Date of Completion: 2020 | Run Time: 78 minutes​​ | Language: English with English & Hebrew subtitles | Captions: Yes | Includes: Transcript | Director: Judith Helfand | Co-Director: David Cohen | Producers: Judith Helfand, Hilla Medalia & Julie Benello | Executive Producers: Regina K. Scully, Jenny Raskin, Geralyn White Dreyfous, Dan Cogan, Megan Gelstein, Susan Margolin, Sarah Cavanaugh, Nancy Blachman | Editors: Marina Katz & David Cohen | Director of Photography: Daniel Gold | Music: Paul Brill | Narration Writer: Judith Helfand & David Cohen | Supervising Sound Editor and Re-Recording Mixer: Benny Mouthon, CAS | Colorist: Joseph Mastantuono

Seven months after helping her terminally ill mother have a “good death” in home-hospice, filmmaker Judith Helfand becomes a “new old” single mother at 50. Overnight, she’s pushed to deal with her stuff: 63 boxes of her parent’s heirlooms overwhelming her office-turned-future-baby’s room, the weight her mother had begged her to lose, and the reality of being a half century older than her daughter. Told in the first person, in deep consultation with the past – as in 25 years of family footage – LOVE & STUFF explores the transformative power of parenting, our complex and very emotional attachment to stuff, and what it is we really need to leave our children.

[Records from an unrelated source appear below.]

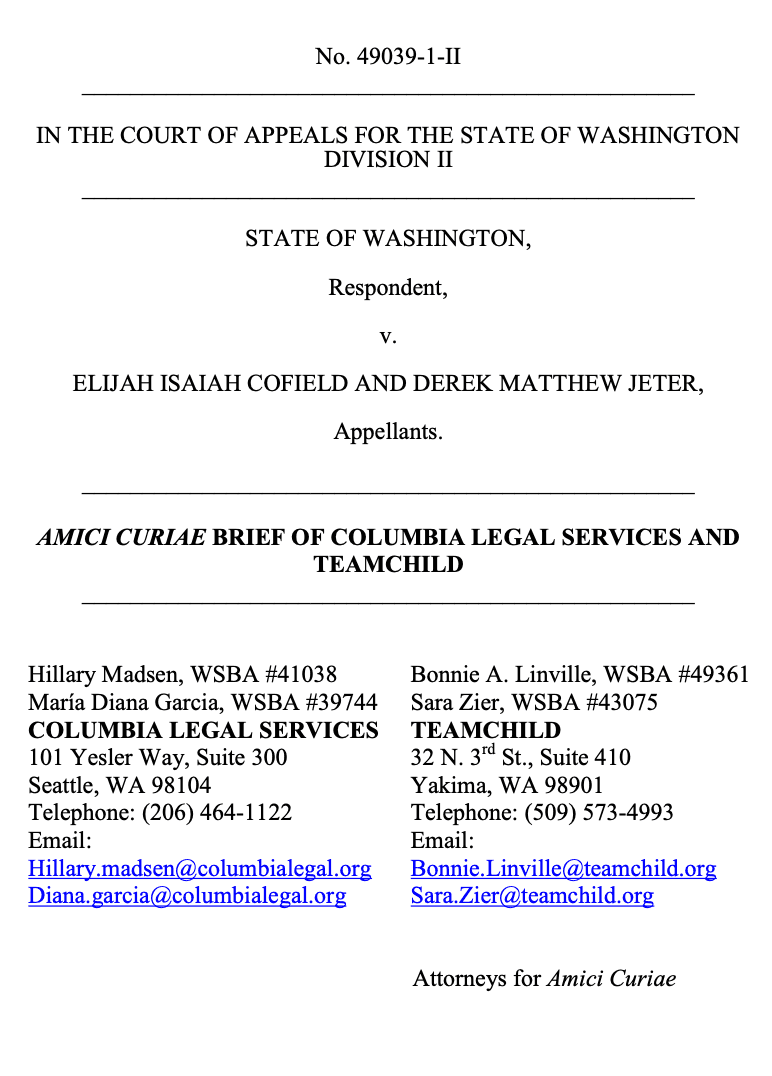 No. 49039-1-II

IN THE COURT OF APPEALS FOR THE STATE OF WASHINGTON DIVISION II

STATE OF WASHINGTON,

Respondent,

v.

ELIJAH ISAIAH COFIELD AND DEREK MATTHEW JETER,

Appellants.

AMICI CURIAE BRIEF OF COLUMBIA LEGAL SERVICES AND TEAMCHILD

Hillary Madsen, WSBA #41038
María Diana Garcia, WSBA #39744
COLUMBIA LEGAL SERVICES
101 Yesler Way, Suite 300
Seattle, WA 98104
Telephone: (206) 464-1122
Email:
Hillary.madsen@columbialegal.org
Diana.garcia@columbialegal.org

Bonnie A. Linville, WSBA #49361
Sara Zier, WSBA #43075
TEAMCHILD
32 N. 3$^{rd}$ St., Suite 410
Yakima, WA 98901
Telephone: (509) 573-4993
Email:
Bonnie.Linville@teamchild.org
Sara.Zier@teamchild.org

Attorneys for Amici Curiae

In LOVE & STUFF, Helfand continues the journey she began two decades ago with her seminal film HEALTHY BABY GIRL (Sundance; POV; Peabody 1997), which was followed by the 2002 Sundance award-winning sequel BLUE VINYL and the short epilogue EK VELT (2004). Through these films Helfand established a voice that is deeply personal, darkly funny and ultimately reflects the universal power of love and family.